CR’s investigation found that the interest rates charged can be stratospheric; in some cases, the APRs exceed 25 percent. But our analysis also reveals that consumers who are financially similar and have comparable credit scores may be charged widely differing interest rates. Even people with high credit scores can be billed exorbitantly.
What is happening?
Experts say CR’s analysis suggests a general problem with the way auto loans are organized in this country: dealerships and lenders can set interest rates based not only on risk (loan underwriting practice). standard), but also what they think they can get away with. . Studies show that many borrowers are unaware that they have to, or even can, negotiate the terms of a loan, or shop for other offers.
Discrimination could also be part of it. Other research suggests that people of color are more likely to be offered high interest auto loans, even when they have similar or even better credit than whites. But unlike the federal mortgage data provided, the CR data analyzed did not include any information on the race, age, or gender of borrowers.
The auto loan industry is also operating in a regulatory quagmire. Many states have confusing and conflicting laws regarding how rates can be set, according to interviews with regulators in all 50 states and the District of Columbia. At the federal level, the Consumer Financial Protection Bureau has limited oversight of auto lenders.
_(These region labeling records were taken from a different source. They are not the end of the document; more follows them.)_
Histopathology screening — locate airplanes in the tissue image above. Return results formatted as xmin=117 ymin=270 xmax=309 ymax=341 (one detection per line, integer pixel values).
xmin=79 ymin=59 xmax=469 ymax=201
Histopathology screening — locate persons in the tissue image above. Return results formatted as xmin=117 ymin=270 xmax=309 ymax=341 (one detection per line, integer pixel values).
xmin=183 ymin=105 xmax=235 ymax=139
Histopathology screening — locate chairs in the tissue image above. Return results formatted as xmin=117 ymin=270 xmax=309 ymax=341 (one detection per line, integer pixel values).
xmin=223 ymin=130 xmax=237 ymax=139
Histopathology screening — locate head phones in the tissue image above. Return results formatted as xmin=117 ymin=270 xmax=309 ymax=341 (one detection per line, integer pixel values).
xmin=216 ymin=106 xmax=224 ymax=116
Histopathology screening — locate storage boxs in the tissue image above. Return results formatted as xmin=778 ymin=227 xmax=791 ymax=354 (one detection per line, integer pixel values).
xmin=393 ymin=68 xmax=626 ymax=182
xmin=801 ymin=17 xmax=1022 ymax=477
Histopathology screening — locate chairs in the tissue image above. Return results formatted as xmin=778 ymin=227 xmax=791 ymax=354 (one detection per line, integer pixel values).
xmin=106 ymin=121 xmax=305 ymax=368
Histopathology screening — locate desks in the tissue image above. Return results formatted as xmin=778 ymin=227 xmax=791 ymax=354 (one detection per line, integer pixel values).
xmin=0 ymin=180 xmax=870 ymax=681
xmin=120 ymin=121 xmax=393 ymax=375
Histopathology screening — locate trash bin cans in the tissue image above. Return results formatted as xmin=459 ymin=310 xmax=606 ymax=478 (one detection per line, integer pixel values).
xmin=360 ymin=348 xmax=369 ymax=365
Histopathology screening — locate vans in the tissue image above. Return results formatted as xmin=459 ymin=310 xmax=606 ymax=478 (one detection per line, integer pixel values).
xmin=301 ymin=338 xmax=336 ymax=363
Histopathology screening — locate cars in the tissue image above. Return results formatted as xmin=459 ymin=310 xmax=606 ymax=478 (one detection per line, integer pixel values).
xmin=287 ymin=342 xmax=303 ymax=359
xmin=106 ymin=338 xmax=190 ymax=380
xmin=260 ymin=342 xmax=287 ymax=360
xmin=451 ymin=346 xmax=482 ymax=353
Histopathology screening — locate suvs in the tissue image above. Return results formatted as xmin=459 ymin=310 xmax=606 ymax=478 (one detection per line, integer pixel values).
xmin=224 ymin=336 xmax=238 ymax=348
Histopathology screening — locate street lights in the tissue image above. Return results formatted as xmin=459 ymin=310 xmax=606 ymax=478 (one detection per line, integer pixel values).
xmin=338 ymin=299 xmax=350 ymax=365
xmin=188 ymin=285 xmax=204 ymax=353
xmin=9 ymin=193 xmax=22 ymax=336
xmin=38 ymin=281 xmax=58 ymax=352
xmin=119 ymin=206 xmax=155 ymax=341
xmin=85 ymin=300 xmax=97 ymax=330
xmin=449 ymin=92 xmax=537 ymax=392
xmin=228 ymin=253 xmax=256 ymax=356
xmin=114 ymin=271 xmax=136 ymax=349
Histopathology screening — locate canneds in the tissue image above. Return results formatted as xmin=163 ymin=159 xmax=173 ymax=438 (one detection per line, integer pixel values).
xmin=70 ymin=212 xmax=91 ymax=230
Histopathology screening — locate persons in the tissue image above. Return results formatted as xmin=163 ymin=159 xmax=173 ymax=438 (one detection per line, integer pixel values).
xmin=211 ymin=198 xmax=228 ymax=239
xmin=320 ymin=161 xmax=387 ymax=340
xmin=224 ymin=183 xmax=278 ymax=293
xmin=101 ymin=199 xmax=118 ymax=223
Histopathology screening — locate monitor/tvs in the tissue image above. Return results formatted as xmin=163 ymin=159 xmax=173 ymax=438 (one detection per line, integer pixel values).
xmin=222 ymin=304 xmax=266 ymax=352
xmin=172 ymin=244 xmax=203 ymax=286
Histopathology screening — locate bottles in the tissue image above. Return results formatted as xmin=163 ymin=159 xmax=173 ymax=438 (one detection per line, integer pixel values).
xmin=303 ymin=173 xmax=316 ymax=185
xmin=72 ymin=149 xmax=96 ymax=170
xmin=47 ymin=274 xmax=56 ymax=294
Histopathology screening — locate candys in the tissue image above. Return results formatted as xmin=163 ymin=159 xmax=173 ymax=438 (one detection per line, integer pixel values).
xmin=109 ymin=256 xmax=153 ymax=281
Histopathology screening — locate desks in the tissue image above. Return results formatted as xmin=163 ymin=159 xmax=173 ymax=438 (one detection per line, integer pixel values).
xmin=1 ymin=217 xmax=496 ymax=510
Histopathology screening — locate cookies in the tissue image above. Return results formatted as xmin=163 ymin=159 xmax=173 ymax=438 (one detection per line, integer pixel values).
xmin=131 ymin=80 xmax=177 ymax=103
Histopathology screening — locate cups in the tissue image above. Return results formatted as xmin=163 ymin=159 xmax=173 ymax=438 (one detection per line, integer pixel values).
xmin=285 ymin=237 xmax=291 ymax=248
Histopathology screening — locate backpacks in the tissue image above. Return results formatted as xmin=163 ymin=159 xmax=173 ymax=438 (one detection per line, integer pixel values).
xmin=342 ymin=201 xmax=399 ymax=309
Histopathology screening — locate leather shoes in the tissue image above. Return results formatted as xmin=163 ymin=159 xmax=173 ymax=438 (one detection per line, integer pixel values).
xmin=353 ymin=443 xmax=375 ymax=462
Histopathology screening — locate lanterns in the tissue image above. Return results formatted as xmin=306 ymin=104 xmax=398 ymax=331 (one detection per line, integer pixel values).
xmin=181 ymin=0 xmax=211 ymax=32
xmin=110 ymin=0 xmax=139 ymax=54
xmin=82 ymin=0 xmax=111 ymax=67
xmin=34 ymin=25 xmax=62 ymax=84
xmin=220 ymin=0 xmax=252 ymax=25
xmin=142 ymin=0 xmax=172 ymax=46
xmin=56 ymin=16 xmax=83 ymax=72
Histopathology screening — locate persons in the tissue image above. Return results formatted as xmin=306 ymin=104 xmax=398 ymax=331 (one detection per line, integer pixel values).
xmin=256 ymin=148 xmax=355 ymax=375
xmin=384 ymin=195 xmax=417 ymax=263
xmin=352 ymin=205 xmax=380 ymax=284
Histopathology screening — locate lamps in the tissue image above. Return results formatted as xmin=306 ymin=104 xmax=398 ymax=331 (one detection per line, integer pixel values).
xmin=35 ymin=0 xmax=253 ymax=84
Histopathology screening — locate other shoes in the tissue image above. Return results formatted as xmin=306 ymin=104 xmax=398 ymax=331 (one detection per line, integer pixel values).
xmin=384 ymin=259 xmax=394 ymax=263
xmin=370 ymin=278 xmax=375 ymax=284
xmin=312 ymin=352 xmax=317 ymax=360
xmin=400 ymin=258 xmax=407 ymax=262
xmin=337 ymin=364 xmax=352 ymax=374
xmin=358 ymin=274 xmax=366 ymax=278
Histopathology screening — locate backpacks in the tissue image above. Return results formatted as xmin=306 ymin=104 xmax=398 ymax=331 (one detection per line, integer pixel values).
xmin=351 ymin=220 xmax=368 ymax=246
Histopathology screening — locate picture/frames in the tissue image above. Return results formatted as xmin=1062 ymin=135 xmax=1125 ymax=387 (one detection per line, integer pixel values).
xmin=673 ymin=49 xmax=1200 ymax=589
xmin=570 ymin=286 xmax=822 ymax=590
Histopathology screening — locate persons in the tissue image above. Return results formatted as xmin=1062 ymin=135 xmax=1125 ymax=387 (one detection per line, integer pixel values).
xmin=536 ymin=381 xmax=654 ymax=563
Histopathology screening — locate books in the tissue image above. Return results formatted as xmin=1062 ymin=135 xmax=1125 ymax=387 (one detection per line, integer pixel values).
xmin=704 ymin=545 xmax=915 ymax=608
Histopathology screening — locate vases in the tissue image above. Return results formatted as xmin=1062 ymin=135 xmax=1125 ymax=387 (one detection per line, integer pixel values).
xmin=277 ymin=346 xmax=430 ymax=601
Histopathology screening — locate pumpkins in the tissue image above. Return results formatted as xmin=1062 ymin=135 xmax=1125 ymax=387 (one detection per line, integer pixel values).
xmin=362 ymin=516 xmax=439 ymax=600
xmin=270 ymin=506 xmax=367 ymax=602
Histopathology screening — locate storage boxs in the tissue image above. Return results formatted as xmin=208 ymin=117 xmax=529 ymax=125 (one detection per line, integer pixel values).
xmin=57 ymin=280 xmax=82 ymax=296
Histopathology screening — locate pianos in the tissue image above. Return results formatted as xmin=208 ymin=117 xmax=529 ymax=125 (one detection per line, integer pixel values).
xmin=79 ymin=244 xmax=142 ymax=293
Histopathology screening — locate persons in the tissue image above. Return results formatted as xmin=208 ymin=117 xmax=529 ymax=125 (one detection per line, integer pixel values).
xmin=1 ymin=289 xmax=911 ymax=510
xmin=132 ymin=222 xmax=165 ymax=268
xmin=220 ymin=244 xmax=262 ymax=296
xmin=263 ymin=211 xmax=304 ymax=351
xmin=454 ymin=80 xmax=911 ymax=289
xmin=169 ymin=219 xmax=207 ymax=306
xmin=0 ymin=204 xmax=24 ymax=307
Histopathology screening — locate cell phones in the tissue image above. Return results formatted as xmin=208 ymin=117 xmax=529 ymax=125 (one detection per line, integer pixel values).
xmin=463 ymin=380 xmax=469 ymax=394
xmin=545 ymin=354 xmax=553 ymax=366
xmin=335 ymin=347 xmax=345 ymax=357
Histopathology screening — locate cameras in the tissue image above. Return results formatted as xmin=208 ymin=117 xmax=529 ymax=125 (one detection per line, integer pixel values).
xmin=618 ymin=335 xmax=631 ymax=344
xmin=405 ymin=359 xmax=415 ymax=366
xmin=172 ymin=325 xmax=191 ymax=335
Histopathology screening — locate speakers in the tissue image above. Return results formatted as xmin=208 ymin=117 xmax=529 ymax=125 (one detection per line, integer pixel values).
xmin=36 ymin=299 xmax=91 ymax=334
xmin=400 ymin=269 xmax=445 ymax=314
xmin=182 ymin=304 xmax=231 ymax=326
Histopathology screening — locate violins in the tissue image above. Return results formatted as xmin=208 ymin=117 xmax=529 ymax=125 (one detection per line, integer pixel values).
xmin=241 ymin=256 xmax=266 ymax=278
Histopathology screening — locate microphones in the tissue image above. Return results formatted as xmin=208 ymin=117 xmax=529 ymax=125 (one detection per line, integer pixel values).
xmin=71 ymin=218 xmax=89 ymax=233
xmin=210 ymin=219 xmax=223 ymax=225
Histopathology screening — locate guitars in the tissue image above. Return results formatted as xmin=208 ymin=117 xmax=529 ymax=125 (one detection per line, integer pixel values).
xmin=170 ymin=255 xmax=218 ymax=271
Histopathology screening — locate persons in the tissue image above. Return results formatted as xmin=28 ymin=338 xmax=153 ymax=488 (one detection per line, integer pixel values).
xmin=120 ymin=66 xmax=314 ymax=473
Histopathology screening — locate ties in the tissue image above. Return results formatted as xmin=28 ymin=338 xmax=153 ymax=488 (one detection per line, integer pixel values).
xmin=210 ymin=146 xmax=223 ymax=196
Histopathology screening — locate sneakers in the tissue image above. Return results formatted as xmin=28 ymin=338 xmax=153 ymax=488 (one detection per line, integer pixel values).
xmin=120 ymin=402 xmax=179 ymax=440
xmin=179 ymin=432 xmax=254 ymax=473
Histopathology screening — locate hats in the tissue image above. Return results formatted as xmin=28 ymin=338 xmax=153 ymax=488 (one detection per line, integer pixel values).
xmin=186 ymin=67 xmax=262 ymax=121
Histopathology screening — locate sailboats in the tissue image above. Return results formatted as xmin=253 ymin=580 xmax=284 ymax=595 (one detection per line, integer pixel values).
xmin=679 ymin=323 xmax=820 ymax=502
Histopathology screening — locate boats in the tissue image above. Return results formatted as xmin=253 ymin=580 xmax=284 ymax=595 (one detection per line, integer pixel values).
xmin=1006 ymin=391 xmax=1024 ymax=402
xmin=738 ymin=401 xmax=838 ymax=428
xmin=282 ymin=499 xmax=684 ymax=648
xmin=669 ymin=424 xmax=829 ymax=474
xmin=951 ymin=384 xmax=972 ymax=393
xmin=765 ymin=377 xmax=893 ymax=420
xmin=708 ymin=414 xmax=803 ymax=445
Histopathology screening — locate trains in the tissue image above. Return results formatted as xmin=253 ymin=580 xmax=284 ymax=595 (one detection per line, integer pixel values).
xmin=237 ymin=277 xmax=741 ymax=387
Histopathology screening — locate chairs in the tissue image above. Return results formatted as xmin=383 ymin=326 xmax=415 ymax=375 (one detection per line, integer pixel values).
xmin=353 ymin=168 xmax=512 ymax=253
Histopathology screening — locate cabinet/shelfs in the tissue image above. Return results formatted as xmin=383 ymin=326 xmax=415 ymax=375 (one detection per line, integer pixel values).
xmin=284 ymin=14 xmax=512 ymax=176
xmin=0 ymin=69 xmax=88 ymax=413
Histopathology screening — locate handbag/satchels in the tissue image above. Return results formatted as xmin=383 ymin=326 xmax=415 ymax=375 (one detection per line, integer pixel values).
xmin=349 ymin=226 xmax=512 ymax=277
Those who find themselves stuck with expensive auto loans can face serious repercussions.
On the one hand, it’s harder to make the savings to buy a car, says Pamela Foohey, a professor at the Cardozo School of Law in New York who has published several auto credit studies. Longer-term auto loans – the average now is around six years – compound the problem, she says, by trapping people in debt to finance a necessity like transportation.
âThe trap for consumers, of course, is a boon for lenders,â says Foohey.
Delay in car payments can lead to repossession, triggering a cascade of other problems.
Lana Ash of Oklahoma and Dennis Lamar of Connecticut both had their vehicles repossessed last year amid the pandemic, after getting stuck with high APR auto loans that turned out to be more expensive than they were. could not afford it. Without a car, Lamar had to go to his doctor’s appointments. Ash had to take out another loan to fix a broken transmission on an old car.
âTo this day, I’m still emotional and upset about this,â Ash says.
Many Americans have faced similar results. In the spring of 2021, about 1 in 12 people with a car loan or lease, or nearly 8 million Americans, were more than 90 days late in paying for their car, according to a CR analysis of data from the Federal Reserve Banks of new York and Philadelphia cream.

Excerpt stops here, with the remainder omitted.